Asumiendo que en economía siempre es posible estar peor, no luce nada fácil lo que se avecina, y eso nuestra sociedad parece estar masticándolo a fuerza de lutos, menguas y desgarros. Basta con repasar noticias sobre los estragos del hambre en un país cuyo gobierno hace poco pregonaba sus éxitos en materia alimentaria: según el Panorama de Alimentos y Seguridad Alimentaria 2017 emitido por FAO, “Venezuela demuestra el aumento más significativo de subnutrición en la región”. Niños con bajo peso y talla, carne y espíritu que nunca más podrán recobrarse del impacto de no haber sido oportunamente alimentados. El futuro, en fin, sigue contaminado de la peor incertidumbre, la de estar en manos de mandones que se afanan en hacer todo lo contrario a lo que prescribe no sólo el conocimiento de los expertos, sino el más básico sentido común.
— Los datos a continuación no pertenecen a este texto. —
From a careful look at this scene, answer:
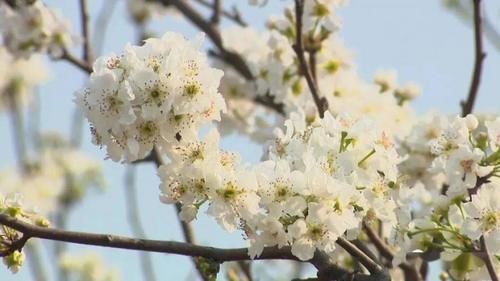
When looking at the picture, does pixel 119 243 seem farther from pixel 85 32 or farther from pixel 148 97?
pixel 85 32

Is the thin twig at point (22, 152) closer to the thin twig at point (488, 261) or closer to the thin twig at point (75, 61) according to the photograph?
the thin twig at point (75, 61)

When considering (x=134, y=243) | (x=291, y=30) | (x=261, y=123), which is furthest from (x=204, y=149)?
(x=261, y=123)

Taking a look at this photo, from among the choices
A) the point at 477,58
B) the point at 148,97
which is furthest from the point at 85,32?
the point at 148,97

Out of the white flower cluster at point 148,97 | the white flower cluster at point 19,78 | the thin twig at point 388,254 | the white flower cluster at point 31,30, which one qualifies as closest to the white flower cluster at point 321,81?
the thin twig at point 388,254

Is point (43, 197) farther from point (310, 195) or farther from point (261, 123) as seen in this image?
point (310, 195)

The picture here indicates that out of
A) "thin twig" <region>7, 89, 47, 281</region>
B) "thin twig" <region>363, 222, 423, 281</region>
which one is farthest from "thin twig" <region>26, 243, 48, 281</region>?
"thin twig" <region>363, 222, 423, 281</region>
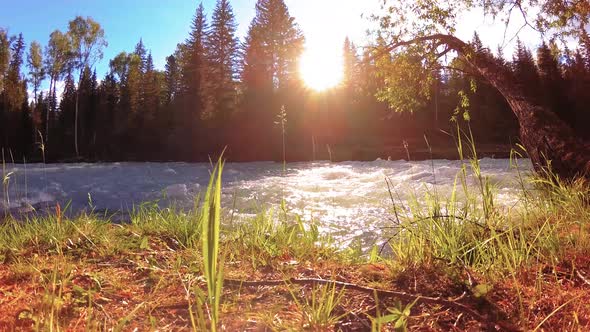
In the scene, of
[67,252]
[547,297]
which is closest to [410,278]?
[547,297]

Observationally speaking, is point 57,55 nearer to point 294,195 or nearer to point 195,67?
point 195,67

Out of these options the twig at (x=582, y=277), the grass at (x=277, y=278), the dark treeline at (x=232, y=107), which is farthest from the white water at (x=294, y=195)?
the dark treeline at (x=232, y=107)

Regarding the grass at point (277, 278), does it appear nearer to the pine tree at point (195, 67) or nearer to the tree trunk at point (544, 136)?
the tree trunk at point (544, 136)

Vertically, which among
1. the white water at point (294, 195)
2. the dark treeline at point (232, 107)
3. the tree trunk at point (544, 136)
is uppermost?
the dark treeline at point (232, 107)

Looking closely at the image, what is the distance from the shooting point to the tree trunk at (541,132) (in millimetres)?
4453

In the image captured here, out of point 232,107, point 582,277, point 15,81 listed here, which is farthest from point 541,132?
point 15,81

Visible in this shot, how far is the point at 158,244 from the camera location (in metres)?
2.74

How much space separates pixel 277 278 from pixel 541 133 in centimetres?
469

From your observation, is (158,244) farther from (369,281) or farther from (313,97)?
(313,97)

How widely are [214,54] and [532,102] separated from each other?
104 feet

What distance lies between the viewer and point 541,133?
4.91 m

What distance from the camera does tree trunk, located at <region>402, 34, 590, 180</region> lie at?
4453 mm

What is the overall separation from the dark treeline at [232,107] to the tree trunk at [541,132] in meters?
19.1

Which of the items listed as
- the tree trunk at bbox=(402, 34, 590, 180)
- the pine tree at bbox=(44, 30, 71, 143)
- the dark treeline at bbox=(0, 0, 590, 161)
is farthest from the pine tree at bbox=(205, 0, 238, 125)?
the tree trunk at bbox=(402, 34, 590, 180)
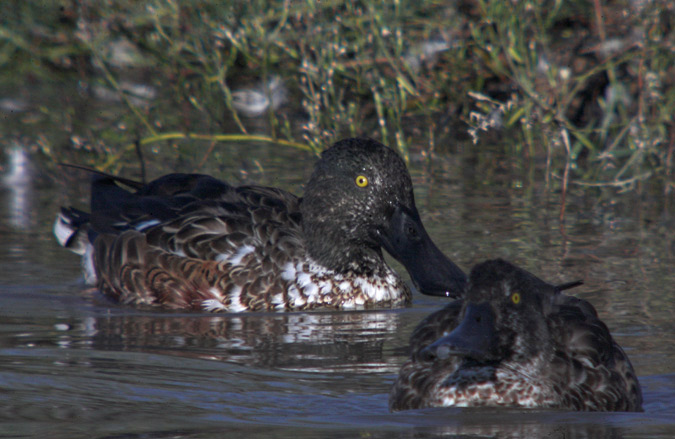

En medio de tal deterioro de la calidad de vida, de la crónica fragilidad, del desespero que incidirá en el probable aumento de la conflictividad social, la política debería explorar vías de desahogo para una presión que, según voces autorizadas, pone a Venezuela a las puertas de un conflicto de temible magnitud. No sólo la hambruna, también la guerra civil es demonio que nos corteja, acechando a propios y vecinos con sonrisas de dientes desportillados y dedos que apuntan con huesuda delgadez. Nos guste o no, y luego del nuevo mapa que dejan las elecciones regionales, se impone la construcción de salidas sin violencia, que no desconozcan la realidad: “torres de razón”, diría J.L. Borges, soluciones institucionales, pacíficas, democráticas a través del entendimiento.
¿Qué viene ahora? Soltar el cuchillo, poner oído en la alarma. Unidos por la necesidad de retomar el cauce que dibuja la Constitución, seguros de que no habrá atajos, rivales que se evaporan sólo con desearlo ni intervenciones Deus ex machina, la iniciativa de grupos de la sociedad civil a favor de virtuales negociaciones se ancla a la implacable certeza de que cada fuerza en antagonismo tiene ventajas relativas y que, como reclama la comunidad internacional, empuñar el logos, hablar para lograr acuerdos mínimos -así como la convergencia de ánimos impulsando cambios de abajo hacia arriba– ayudaría a evitar mayores daños. El “Proyecto de Entendimiento Nacional” promovido por la Cátedra libre “Democracia y Elecciones” de la UCV, por ejemplo, insiste en articular esas visiones del país que queremos, pues como afirma vehemente Egleé González, en estas circunstancias “solo no puede nadie”.
Aguijoneados, sí, por el mal sabor que dejan los episodios disfuncionales de diálogo, toca aceptar que abordar la salida de este régimen es tarea quirúrgica, y por tanto no es corte que podamos hacer con bisturí sin filo o pinchados por la inmediatez. Aunque cueste, y contra el nihilismo rabioso que todo lo demoniza y nada aporta, sortear el peligro de una tragedia peor a la de Weimar hará que la gesta valga la pena. Las más pétreas resistencias se quebrantan con tenacidad: “Insiste, con ocasión o sin ella”, sugería San Pablo: Venezuela merece un destino distinto.